Saturday, July 8, 2017

Zen's Prime Directive

I am watching the seventies TV series Blake's 7 from DVD set once more. It's great drama, although some of the visual effects are now very outdated. One of the things that I like best are the human-computer dialogs. The author of the series,  Terry Nation, really got inside the skin of the computer.



There's one particular dialog that I want to write out here, since it illustrates an aspect of needs based agents that I was talking about. It is from the first series, episode 10, "Breakdown". It's a dialog between Blake and Zen, with a surprised remark from the technical genius, Avon, in between.
--- --- --- --- --- --- --- 
Blake: Zen. Set navigation computers for direct route to space laboratory XK72. Speed Standard by Six.
Zen: Rejected.
Avon: You CANNOT reject a direct command!
Blake: Justify that rejection, please.
Zen: Your command reduces to an order to self-destruct. This runs counter to Prime Directive.
For a visual, here's an image of Blake talking to Zen.

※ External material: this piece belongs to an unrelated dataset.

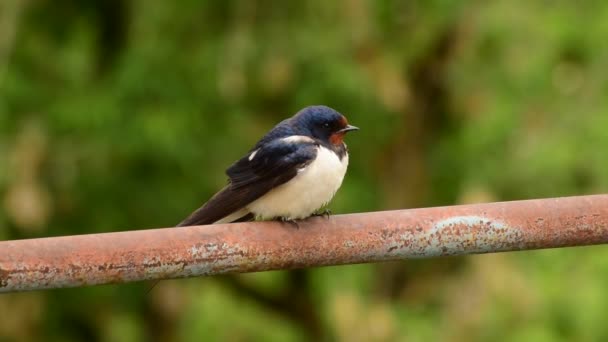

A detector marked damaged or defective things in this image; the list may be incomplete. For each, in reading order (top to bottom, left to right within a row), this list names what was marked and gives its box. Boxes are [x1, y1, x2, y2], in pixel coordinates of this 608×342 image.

Blake gives Zen a command. Zen has command over all computers of the ship, it is the task manager. Blake tells Zen to delegate the command to the navigation computers of the ship.

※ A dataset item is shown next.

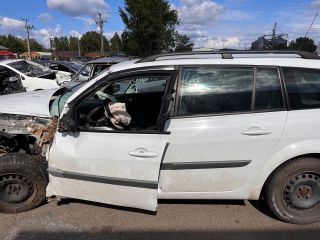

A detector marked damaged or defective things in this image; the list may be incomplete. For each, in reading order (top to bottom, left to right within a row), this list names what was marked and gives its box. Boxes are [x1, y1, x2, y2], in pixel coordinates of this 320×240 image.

another wrecked vehicle [0, 59, 72, 94]
crumpled hood [0, 88, 58, 117]
damaged front end [0, 114, 57, 158]
another wrecked vehicle [1, 50, 320, 225]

Zen rejects. Note that rejection is a higher order function of a system. Most computers just do as they are told. Not Zen. This surprises Avon, who calls out that it is impossible for a computer to reject a command. To Avon Zen is "just a computer". But Zen is a needs based agent.

Blake asks Zen to justify the rejection. This is an introspective request. It asks Zen to inspect its own prior reasoning as an intelligent agent.

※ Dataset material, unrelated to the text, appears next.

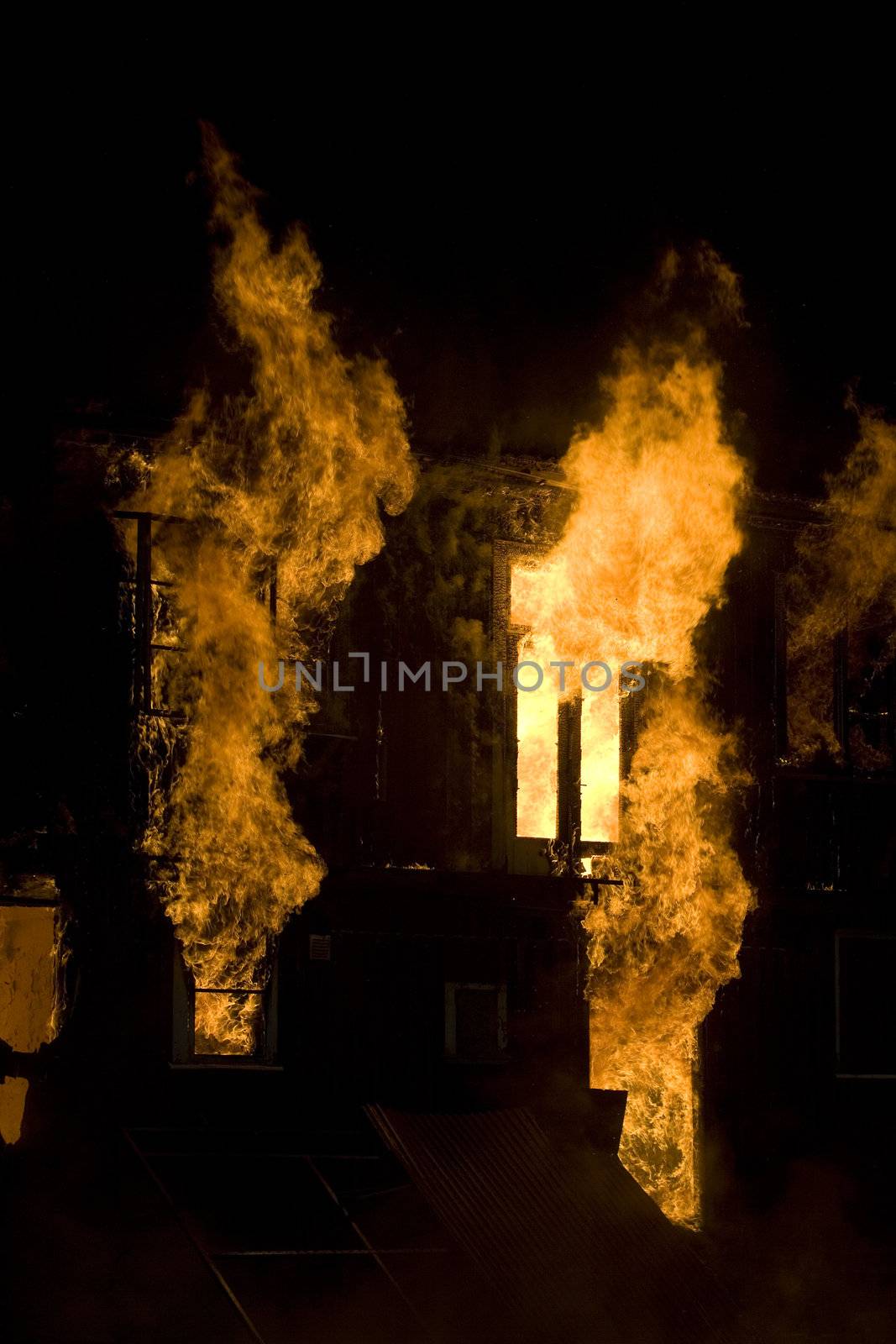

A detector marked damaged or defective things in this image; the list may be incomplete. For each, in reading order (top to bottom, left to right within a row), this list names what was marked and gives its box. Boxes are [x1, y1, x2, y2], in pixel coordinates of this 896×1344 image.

charred window frame [491, 540, 637, 876]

Zen explains its reasoning efficiently. He says that the command, which includes going through an part of space of which it is only known that it is extremely dangerous (it later appears to be some sort of vortex) may very likely destruct the ship. Zen checks its projected actions with its directives (in which I see the concept of needs). It finds that it runs counter to its Prime Directive (which is probably to stay alive). From this it rejects the command.

As Blake and his crew manually override Zen and continue to go through this part of space, Zen shuts down all of its functions. It refuses to cooperate. If Zen was more like HAL (in 2001, a space odyssey), it would have actively tried to counteract the actions of the humans.

Note that in Star Trek there's also a Prime Directive. There it is a guiding principle for space explorers not to interfere with alien civilizations. I consider both Zen's Prime Directive and that of Star Trek to be needs.